12

I want to create imputation strategy using mice function from mice package. The problem is I can't seems to find any predict methods (or it's cousins) for new data in this package.

I want to do something like this:

require(mice)
data(boys)

train_boys <- boys[1:400,]
test_boys <- boys[401:nrow(boys),]

mice_object <- mice(train_boys)
train_complete_boys <- complete(train_boys)

# Here comes a hypothetical method
test_complete_boys <- predict(mice_object, test_boys)

I would like to find some approach that would emulate the code above. Now, it's totally possible to do separate mice operations on train and test datasets separately, but it seems like from logical point of view that would be incorrect - all the information you have is in the train dataset. Observations from test dataset shouldn't provide information for each other. That's especially true when dealing with data when observations can be ordered by time of appearance.

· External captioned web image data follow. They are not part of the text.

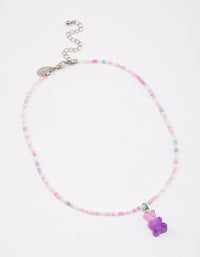 Pastel Sandblast Teddy Bear Charm Necklace - link has visual effect only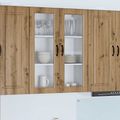 vidaXL Nástenný sklenený kabinet PORTO Remeselný dub 80 x 31 x 100 cm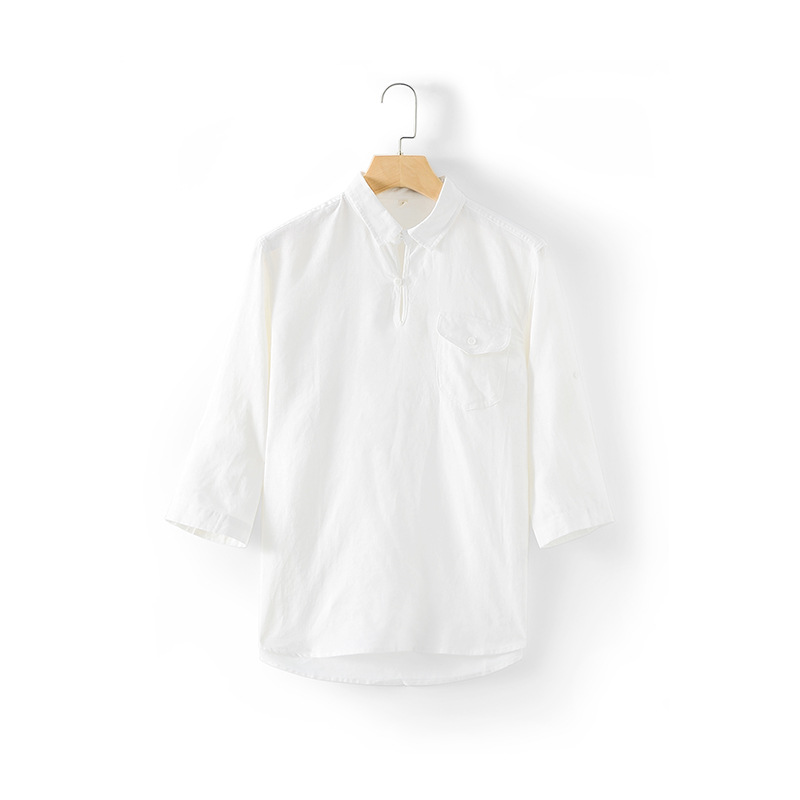 Soft and silky touch linen Men's shirt Hypoallergenic breathable and moisture-wicking fabric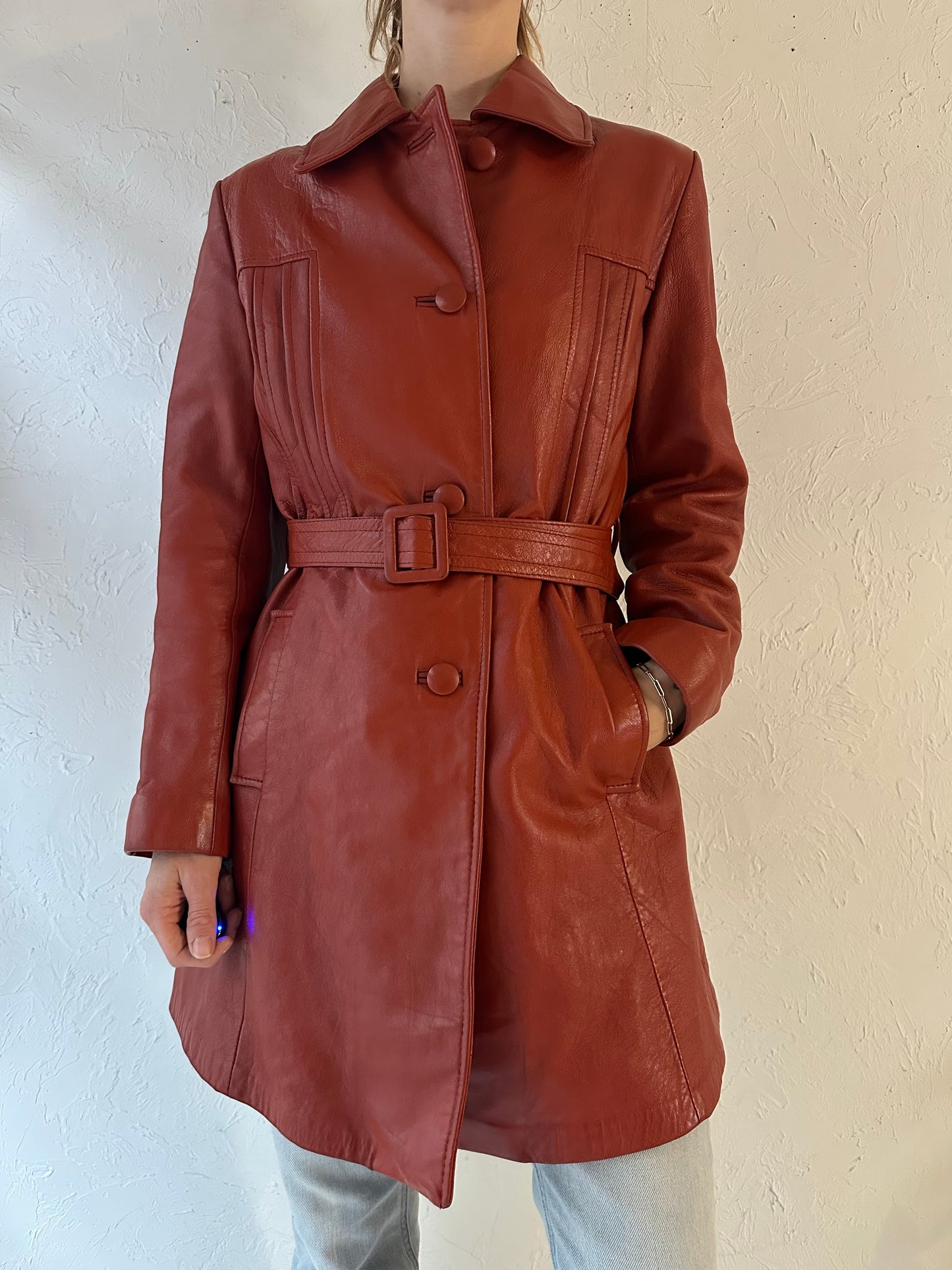 70s 'Sunshine' Burgundy Leather Jacket / Medium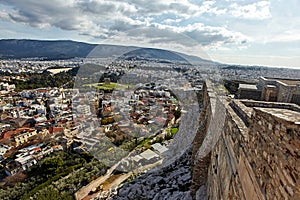 View of Athens city from Akropolis. photo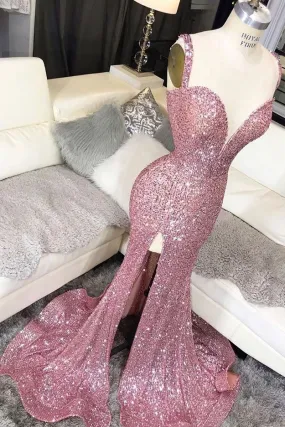 Chic Sheath Long Front Split Sequin Shiny Long Prom Dresses Simple Party Dress OD23 Chic Sheath Long Front Split Sequin Shiny Long Prom Dresses Simple Party Dress OD23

One possible approach is to add rows from test dataset to train dataset iteratively, running imputation every time. However this seems very inelegant.

So here is the question:

Is there a method for the mice package that would be similar to the general predict method? If not, what are the possible workarounds?

Thank you!

slamballais
  • 2,599
  • 1
  • 14
  • 28
Loiisso
  • 151
  • 6

1 Answers1

2

I think it could be logically incorrect to "predict" missing values with another imputed dataset, since MICE algorithm is building models iteratively to estimate the missing values by the observed values in your given dataset.

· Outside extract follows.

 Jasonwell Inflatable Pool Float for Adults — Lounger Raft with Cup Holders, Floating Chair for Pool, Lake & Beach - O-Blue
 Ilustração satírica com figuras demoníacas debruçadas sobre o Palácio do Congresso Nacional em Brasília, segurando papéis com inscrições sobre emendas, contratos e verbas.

In other words, when you do mice_object <- mice(train_boys), the algorithm estimates and imputes the NAs by the relationships between variables in train_boys. However, such estimation cannot be applied to test_boy because the relationships between variables in test_boy may differ from those in train_boy. Also, the amount of observed information is different between these two datasets.

If you believe the relationships between variables are homogeneous across train_boys and test_boys, how about doing NA imputation before splitting the dataset? i.e.:

mice_object <- mice(boys)
complete_boys <- compete(mice_object)
train_boys <- complete_boys[1:400,]
test_boys <- complete_boys[401:nrow(complete_boys),]

You can read Multiple imputation by chained equations: What is it and how does it work? if you need more information of MICE.

ytu
  • 1,512
  • 2
  • 12
  • 37